VonManstein's picture

With a name like "lawsofphysics" you seem to have little respect for Sir Newton.  Or the basic concept of what goes up....

Are you really suggesting Ben Bond is invincible? At some point soon rates will rise.

What could Ben possibly say or do to jam rates lower and bonds higher? He has pretty much done all he can... He will of course continue this and perhaps increase it but when last QE forever was upped to $85 Bill TSY sold off 2% almost.

What do you think will happen?


fonzannoon's picture

a mini correction should do it. a nice european crisis sparked up. there are plenty of tricks in the playbook.

VonManstein's picture

I agree with your angle Fonz.

I was just stating that the FED cant do much more other than "stabilise" TSY. The laws of physics will prevail and the US gov will go bankrupt. Ben is powerless to this.

I say any anouncement will spark a sell off. Only breifly however as things will remain "orderly" for now. DX also going down.

fonzannoon's picture

I hear you man. smoke and mirros. 

Karlus's picture

They just print. There is no limit to the number of zeros. Even if there is, we are not near it yet. I dont see wheelbarrows yet...

Stoploss's picture

What happens to banks if Ben raises rates tomorrow?

LawsofPhysics's picture

The laws of physics have little to do with paper promises, paper valuations, and manipulated markets.

I didn't junk you and will only ask if you really believe all the "book values" for the underlying collateral behind all those bank "assets"?

I certainly don't, nor do I believe that the true cost for capital is 1.98 % (using the ten year as a reference).

Ah, if only I could use the same accounting rules that the big banks do, or control the market (i.e. housing) by intentionally removing inventory to push prices higher.
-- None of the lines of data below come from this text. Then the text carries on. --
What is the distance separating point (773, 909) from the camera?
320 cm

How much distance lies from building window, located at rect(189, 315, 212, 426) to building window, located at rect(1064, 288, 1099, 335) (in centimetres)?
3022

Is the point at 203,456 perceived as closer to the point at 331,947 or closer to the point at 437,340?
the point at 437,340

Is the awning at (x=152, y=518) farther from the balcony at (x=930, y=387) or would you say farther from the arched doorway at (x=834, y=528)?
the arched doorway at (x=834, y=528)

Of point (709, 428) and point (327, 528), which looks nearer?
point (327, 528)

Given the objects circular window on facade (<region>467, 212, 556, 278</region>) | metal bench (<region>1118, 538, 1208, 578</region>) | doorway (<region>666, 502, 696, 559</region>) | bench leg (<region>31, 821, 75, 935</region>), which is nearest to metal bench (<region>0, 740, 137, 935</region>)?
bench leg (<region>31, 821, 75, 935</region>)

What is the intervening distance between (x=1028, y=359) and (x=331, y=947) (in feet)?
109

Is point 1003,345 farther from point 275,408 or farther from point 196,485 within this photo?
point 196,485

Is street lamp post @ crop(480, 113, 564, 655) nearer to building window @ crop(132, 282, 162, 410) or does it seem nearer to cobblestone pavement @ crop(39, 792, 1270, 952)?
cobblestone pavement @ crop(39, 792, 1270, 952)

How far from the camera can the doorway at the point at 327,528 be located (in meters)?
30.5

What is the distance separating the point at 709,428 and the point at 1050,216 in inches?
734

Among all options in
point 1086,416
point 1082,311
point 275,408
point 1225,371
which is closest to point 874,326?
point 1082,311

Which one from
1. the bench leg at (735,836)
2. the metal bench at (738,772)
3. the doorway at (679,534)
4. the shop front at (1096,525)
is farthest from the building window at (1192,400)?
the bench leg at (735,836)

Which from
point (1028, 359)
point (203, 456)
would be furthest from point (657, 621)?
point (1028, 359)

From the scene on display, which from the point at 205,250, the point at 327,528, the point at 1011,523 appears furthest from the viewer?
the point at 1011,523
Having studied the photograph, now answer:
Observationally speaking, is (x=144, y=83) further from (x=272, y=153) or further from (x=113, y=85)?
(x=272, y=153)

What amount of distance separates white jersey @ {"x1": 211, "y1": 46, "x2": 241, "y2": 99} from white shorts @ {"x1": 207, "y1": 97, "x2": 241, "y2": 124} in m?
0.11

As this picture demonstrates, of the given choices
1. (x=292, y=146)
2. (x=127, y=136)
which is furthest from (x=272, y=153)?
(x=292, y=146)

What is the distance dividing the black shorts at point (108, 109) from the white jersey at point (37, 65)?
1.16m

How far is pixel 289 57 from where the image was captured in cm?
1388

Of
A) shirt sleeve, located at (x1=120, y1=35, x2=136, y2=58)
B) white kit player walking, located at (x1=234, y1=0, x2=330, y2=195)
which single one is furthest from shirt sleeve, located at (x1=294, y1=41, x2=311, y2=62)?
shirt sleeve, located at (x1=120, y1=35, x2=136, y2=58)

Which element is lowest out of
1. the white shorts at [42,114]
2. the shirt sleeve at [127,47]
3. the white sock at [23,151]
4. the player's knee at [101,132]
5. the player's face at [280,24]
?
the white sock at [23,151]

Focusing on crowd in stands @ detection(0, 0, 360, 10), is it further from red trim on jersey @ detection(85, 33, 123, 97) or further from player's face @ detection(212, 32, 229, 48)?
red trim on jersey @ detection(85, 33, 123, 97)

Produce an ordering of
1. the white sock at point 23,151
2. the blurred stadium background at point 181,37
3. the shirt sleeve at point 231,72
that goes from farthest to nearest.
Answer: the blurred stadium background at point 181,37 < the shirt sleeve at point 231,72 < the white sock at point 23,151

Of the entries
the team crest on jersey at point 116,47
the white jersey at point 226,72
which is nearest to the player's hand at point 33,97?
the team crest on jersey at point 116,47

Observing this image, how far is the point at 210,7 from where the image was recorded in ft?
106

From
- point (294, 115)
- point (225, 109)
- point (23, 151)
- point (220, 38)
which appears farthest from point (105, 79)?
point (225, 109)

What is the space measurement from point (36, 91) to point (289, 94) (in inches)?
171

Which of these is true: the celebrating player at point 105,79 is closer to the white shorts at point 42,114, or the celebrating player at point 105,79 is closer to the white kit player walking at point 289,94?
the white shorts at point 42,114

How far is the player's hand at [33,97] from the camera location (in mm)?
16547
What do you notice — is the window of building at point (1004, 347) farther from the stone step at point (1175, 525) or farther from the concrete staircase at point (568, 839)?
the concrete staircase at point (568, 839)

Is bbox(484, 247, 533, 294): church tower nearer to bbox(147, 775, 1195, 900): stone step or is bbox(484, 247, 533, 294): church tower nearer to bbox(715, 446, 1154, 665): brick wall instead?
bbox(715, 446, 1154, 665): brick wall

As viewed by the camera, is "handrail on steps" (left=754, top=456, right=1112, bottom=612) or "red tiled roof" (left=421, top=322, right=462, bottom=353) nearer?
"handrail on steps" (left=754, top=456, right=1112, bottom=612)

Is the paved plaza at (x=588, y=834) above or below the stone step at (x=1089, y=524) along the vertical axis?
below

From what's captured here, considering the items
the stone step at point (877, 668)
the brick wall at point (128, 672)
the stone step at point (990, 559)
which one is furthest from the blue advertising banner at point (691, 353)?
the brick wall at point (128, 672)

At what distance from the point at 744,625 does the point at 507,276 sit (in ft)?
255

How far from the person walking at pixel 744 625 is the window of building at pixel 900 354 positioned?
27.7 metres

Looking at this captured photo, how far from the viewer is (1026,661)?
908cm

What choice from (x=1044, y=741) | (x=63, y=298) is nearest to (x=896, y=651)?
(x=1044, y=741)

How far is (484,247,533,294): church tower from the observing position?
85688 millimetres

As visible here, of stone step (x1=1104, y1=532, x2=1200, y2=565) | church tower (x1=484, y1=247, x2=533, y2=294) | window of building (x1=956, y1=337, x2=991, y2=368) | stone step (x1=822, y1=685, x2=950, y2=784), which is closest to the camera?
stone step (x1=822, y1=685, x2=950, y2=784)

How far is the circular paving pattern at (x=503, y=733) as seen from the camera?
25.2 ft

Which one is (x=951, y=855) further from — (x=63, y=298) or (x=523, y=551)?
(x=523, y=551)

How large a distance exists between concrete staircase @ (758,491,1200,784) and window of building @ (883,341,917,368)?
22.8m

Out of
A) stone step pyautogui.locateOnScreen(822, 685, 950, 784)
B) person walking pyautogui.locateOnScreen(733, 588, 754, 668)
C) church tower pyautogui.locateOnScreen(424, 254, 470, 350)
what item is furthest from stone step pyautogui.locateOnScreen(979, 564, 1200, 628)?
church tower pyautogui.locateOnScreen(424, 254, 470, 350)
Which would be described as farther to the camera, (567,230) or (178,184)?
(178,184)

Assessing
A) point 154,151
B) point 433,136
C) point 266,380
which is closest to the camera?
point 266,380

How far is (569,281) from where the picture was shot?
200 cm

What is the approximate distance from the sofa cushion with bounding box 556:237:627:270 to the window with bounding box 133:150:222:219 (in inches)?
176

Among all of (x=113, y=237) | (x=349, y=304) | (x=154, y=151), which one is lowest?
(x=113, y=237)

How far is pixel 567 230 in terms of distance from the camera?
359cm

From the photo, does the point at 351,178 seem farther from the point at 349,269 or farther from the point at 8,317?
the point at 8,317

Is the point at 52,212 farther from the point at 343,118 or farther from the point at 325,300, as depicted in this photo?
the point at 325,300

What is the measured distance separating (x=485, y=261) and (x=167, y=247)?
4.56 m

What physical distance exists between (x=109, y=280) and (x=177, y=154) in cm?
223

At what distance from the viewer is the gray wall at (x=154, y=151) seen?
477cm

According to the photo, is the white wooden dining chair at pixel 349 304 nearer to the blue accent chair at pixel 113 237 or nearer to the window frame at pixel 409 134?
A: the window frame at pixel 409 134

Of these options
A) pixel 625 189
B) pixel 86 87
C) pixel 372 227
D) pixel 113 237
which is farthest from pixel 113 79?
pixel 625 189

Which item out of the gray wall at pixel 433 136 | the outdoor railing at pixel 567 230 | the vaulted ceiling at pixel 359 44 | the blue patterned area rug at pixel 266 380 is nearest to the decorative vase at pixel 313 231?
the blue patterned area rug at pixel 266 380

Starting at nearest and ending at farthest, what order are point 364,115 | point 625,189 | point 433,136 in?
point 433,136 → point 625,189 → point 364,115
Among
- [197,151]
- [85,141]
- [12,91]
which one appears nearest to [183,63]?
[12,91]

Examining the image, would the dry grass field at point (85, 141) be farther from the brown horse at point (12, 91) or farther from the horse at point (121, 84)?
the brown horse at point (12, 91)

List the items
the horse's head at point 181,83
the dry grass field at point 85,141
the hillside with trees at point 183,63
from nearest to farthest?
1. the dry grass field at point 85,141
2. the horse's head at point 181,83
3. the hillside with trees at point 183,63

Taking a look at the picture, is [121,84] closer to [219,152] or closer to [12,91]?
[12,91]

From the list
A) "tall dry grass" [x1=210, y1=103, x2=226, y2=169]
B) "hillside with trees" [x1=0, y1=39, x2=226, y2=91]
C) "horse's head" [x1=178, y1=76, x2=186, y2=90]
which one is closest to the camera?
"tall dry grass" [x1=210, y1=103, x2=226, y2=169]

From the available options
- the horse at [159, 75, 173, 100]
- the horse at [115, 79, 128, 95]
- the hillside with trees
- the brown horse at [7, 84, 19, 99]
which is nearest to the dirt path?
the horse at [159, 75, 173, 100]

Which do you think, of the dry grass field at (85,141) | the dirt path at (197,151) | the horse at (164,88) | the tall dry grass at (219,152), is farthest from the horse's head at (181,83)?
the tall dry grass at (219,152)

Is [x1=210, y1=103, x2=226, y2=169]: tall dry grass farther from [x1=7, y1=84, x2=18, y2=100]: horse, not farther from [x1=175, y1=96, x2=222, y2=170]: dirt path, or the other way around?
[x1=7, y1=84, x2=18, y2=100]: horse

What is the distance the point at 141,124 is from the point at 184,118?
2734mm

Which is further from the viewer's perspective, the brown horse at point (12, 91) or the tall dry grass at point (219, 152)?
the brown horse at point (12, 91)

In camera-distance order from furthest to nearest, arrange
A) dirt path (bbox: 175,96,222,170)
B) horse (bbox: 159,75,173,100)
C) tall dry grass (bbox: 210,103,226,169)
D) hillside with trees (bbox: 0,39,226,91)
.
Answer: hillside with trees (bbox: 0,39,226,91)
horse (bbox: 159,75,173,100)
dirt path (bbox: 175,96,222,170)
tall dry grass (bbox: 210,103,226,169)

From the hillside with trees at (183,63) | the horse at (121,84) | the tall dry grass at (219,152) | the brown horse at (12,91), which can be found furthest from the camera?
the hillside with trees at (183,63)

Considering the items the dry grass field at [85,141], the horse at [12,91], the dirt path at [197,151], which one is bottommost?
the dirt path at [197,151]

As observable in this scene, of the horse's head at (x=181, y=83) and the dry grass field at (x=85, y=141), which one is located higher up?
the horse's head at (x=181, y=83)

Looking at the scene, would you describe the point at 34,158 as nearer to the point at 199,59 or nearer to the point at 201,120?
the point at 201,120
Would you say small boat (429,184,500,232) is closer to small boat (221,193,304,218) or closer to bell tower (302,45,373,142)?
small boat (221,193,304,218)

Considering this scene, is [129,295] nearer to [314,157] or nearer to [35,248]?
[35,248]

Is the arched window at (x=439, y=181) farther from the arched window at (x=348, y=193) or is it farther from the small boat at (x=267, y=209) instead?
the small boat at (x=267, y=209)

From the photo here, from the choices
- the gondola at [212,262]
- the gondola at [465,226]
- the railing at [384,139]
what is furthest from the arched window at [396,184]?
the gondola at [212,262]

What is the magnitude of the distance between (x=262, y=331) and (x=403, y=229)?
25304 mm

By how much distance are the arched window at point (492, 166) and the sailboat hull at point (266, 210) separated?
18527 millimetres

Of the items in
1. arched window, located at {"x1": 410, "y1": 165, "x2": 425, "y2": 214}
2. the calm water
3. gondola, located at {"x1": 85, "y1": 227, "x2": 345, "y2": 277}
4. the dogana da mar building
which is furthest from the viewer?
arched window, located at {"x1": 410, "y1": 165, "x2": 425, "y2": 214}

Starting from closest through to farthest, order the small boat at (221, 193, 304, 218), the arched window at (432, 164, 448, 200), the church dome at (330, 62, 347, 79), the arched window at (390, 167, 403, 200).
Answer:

Nothing changes until the supply lines break.  As for when that happens, just track the prices you actually pay and start believing your own lying eyes.

VonManstein's picture

Calm down Sir.

I am just stating that Ben is only the King of paper untill he isnt. and that that time is nearing.

We are on the same side comrade

LawsofPhysics's picture

ZH just put up the 5-year results.  The Fed/PDs are the only buyers, period.

VonManstein's picture

So. So what?

Its ridiculous to say they will tighten and its equally as ridiculous to suggest rates will never go up.

I say they lose control soon and would rather short these fuckers on a bounce.

Lows/highs are in

LawsofPhysics's picture

So make that bet.  Personally, I won't and I am betting we stay range bound until you see some real protectionist policies and war.  Again, history is very clear on this.

Either way, it's still a paper promise to pay, good luck collecting on that should they lose control.  

VonManstein's picture

You know the bold text doesn’t make your comments more effective.

LawsofPhysics's picture

Yes, but it can provide the appropriate emphasis for the less asute reader.

VonManstein's picture

i think you mean "astute"

have a great day

LawsofPhysics's picture

Yes, glad to see you are paying attention.

Dr. Engali's picture

Ben is not invincible and neither is the dollar, but I'll bet we see a sub one percent ten year before this is all over.

VonManstein's picture

You may be right but im not betting on it.

Everyone here is Bullish TSY it seems and i think the lows/highs are in.

Now the rest of the "market" will flake around untill this is understood. Then... well... heads up

fonzannoon's picture

Good luck Von. I am rooting for you. I meant that.

Temporalist's picture

You misinterpret people's cynicism for bullishness.

SeverinSlade's picture

Rates will never go up?  I think the more accurate statement is: The Fed will never willfully allow interest rates to go up.  As with the death of all fiat currencies, eventually Mr. Market wins and the Keynesians lose.

Risk can only be artificially mispriced and ignored for so long.